I have reserved a small, smug nugget in my heart for the moms who struggle with their broad spectrum children. My son has had his moments, but I’ve been able to take him places and do things other families just didn’t. This makes you cocky. You want to think that you have the secret! You know something those other families don’t!
“Just push your child. Find his boundaries and respect them, but keep trying to push them.” I would think to myself.
The boundaries are now pushing back. And, at thirteen, they have the weight of an almost adult behind them. A proto-man who has his own mind and directions and preferences that I am now required to respect. Either that, or be prepared to count my fingers and come up with an odd number.***
I didn’t videotape the experience. I didn’t post it to Facebook. But for a bitter, self-indulgent, desperately tired moment I wanted to. I wanted the pity of nations and the poor-me sympathy of automatic outrage served up on a platter for autism families everywhere. It would feel so good, so soothing to be told I was right. That they were wrong. That people should be more understanding.
!!!VINDICATION IS MINE!!!
But knowing I was the one who pushed my child through the doors when he’d already said, “No!” I knew who to blame.
And yet…
Being told to leave hurts.
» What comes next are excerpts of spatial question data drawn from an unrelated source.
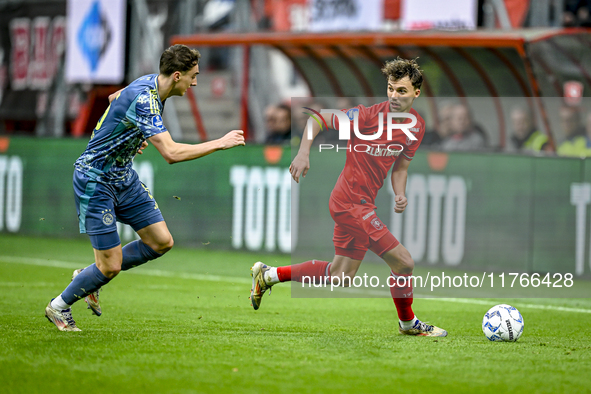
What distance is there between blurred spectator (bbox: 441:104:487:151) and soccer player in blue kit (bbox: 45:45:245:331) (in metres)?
5.84

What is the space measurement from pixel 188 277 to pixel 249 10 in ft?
22.8

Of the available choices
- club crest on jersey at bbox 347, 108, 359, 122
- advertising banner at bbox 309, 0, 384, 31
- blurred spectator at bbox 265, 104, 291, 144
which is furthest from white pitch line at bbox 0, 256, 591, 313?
advertising banner at bbox 309, 0, 384, 31

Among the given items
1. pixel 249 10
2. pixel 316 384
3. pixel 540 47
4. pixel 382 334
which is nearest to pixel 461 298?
pixel 382 334

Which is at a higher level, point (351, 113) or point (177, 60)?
point (177, 60)

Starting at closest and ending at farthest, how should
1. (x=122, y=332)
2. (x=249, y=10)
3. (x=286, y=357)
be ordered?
(x=286, y=357)
(x=122, y=332)
(x=249, y=10)

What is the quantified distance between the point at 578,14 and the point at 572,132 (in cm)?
232

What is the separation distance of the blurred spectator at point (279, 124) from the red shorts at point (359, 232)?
17.7 ft

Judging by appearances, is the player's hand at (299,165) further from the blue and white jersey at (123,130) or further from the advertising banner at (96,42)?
the advertising banner at (96,42)

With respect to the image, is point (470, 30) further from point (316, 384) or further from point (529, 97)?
point (316, 384)

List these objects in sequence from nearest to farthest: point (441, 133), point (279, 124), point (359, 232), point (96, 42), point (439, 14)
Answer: point (359, 232)
point (441, 133)
point (279, 124)
point (439, 14)
point (96, 42)

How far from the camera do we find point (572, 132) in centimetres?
1073

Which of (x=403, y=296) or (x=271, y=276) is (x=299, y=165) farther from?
(x=403, y=296)

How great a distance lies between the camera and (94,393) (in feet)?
14.1

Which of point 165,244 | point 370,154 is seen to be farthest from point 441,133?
point 165,244
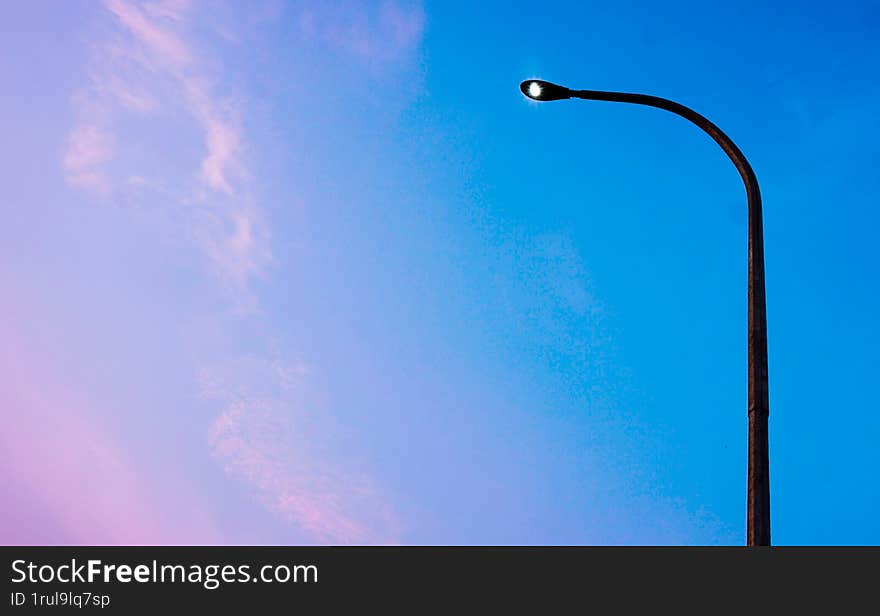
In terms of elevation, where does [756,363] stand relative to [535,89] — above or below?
below

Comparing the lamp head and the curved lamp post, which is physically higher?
the lamp head

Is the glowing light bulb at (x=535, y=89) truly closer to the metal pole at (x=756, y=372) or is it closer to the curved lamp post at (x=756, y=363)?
the curved lamp post at (x=756, y=363)

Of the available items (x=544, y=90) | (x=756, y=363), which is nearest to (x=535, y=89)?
(x=544, y=90)

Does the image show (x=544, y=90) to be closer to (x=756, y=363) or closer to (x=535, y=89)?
(x=535, y=89)

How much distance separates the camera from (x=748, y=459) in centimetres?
567

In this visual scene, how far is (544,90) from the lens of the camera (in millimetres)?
8922

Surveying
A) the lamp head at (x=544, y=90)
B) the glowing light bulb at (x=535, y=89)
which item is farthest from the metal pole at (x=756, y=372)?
the glowing light bulb at (x=535, y=89)

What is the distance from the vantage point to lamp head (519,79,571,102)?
8.88 meters

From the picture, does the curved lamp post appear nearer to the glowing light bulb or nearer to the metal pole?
the metal pole

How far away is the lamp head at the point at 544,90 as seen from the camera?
8883 millimetres

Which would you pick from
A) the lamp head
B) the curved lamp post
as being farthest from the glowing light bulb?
the curved lamp post
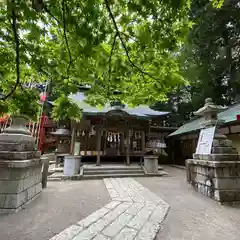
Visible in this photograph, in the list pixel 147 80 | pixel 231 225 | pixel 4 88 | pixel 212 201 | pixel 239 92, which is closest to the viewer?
pixel 4 88

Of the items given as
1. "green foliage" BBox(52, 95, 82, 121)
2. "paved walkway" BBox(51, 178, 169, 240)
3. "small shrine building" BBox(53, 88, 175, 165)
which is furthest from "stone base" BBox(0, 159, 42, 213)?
"small shrine building" BBox(53, 88, 175, 165)

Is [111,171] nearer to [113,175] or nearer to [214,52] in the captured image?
[113,175]

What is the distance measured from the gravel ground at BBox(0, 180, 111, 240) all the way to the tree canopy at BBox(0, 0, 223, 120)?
1.88 m

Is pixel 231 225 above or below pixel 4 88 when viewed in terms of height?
below

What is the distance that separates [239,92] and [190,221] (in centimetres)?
1111

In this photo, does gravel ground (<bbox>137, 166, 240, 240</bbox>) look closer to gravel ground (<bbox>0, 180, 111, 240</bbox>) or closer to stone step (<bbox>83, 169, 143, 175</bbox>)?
gravel ground (<bbox>0, 180, 111, 240</bbox>)

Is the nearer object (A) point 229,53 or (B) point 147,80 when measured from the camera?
(B) point 147,80

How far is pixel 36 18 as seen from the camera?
1.61 meters

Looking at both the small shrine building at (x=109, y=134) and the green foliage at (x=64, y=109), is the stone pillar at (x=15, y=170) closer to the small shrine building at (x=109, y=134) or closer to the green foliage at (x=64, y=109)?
the green foliage at (x=64, y=109)

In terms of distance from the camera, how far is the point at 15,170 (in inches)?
121

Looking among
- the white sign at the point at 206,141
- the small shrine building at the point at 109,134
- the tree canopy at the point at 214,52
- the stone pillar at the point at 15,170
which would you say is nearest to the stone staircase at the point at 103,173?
the small shrine building at the point at 109,134

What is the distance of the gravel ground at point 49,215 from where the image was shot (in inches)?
90.1

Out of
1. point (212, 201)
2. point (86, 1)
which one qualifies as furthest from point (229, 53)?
point (86, 1)

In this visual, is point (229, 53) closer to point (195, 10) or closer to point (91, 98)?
point (195, 10)
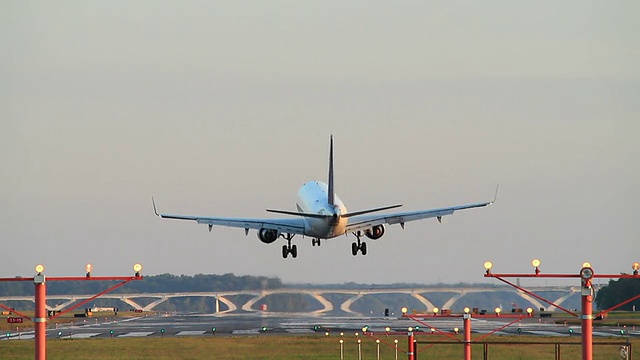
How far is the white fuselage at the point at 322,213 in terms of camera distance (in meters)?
114

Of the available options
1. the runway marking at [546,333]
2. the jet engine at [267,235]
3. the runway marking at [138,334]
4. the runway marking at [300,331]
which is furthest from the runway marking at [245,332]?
the jet engine at [267,235]

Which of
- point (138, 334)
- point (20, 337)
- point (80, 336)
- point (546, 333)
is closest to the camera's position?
point (546, 333)

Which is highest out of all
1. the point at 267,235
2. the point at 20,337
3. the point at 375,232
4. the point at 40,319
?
the point at 375,232

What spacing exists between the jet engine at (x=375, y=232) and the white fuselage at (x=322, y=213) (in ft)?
17.2

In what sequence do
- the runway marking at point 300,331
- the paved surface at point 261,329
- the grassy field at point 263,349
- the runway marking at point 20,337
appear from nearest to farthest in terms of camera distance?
the grassy field at point 263,349
the runway marking at point 20,337
the paved surface at point 261,329
the runway marking at point 300,331

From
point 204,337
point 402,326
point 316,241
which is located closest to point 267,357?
point 316,241

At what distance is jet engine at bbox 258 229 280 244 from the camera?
122m

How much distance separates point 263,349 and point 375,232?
17108 millimetres

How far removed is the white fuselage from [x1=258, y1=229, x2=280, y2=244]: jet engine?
12.6 feet

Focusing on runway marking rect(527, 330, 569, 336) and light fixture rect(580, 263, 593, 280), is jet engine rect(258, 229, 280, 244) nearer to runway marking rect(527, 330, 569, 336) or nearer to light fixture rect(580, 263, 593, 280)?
runway marking rect(527, 330, 569, 336)

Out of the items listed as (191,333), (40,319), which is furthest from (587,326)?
(191,333)

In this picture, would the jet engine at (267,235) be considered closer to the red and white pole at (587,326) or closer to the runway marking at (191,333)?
the runway marking at (191,333)

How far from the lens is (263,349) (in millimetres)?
128250

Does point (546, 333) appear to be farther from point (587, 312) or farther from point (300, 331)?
point (587, 312)
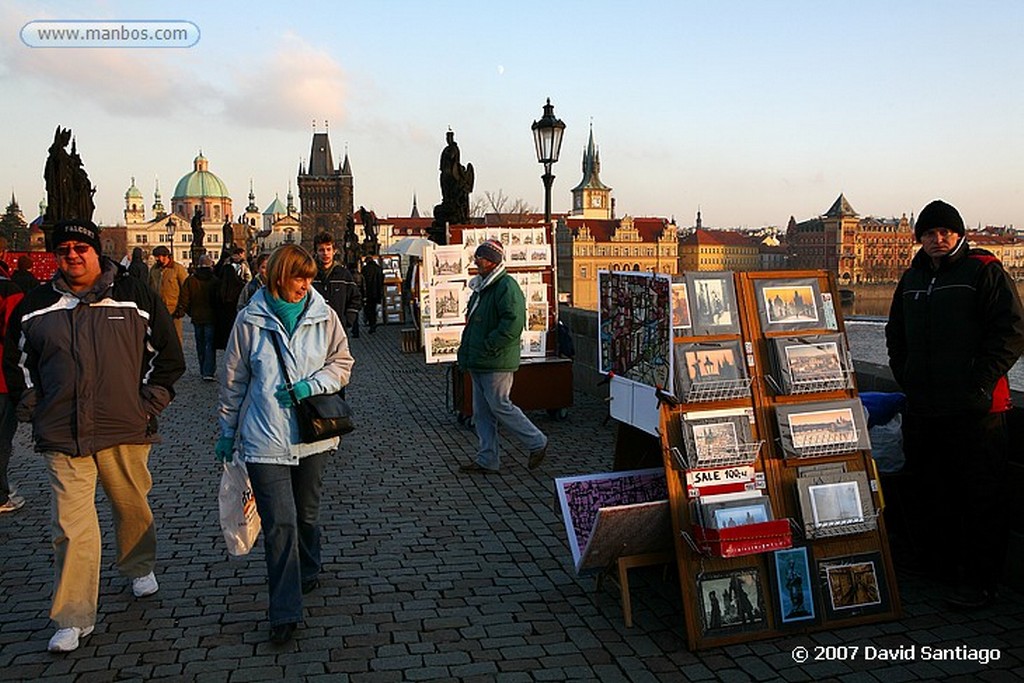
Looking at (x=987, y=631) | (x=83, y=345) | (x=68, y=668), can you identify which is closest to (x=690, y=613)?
(x=987, y=631)

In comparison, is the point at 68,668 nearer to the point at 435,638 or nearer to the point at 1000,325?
the point at 435,638

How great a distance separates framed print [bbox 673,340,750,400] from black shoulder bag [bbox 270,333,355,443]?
1550 mm

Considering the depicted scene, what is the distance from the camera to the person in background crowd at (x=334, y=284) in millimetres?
8109

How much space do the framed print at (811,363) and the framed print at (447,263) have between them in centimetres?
659

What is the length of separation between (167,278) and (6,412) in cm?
716

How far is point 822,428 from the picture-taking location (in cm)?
451

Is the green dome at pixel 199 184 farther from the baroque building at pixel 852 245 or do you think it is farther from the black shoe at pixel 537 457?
the black shoe at pixel 537 457

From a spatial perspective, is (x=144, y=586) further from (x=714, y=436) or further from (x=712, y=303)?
(x=712, y=303)

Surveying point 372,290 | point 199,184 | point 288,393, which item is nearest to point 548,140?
point 288,393

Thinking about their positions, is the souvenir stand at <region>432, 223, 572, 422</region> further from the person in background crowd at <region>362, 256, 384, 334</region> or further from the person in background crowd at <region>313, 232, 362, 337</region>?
the person in background crowd at <region>362, 256, 384, 334</region>

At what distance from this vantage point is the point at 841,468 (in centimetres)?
454

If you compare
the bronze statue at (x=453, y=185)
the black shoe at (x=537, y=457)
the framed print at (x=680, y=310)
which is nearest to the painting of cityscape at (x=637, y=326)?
the framed print at (x=680, y=310)

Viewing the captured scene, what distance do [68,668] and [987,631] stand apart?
164 inches

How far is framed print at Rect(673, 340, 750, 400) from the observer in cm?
434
Every time. It hurts so very deep, in a place you can’t see and don’t want anyone to know is there. And every injury scars deeper than the last. Keloid patches leather your soul, making the effort to try again that much harder. It’s the smallest cuts that hurt the most; and a life with autism is death by a thousand cuts. With lemon juice squirted in for good measure. And a dash of salt.
So, while the rest of the world expands its horizons this weekend, I am weathering the storm at home, licking my wounds and trying not to be pitiful. Much.
Hopefully by next Friday, I’ll be ready to meet my childhood alter ego on the silver screen. I’ll have my silver arm bands ready and my lasso of truth set for introspection and self-revelation. And forgiveness. And I’ll be Wonder Woman once more.
Asterisk Bedazzled Footnotes:
*Internet Rage Fest–It’s the modern-day equivalent of Andy Warhol’s 15 minutes of fame except that it lasts forever and is shared until it reaches obscure corners of Outer Mongolia and beyond.
**Go ahead, try and scrapbook that image!
***Which my son would no doubt find oddly pleasing. He prefers odd numbers to even. He thinks numbers divisible by two are the devil.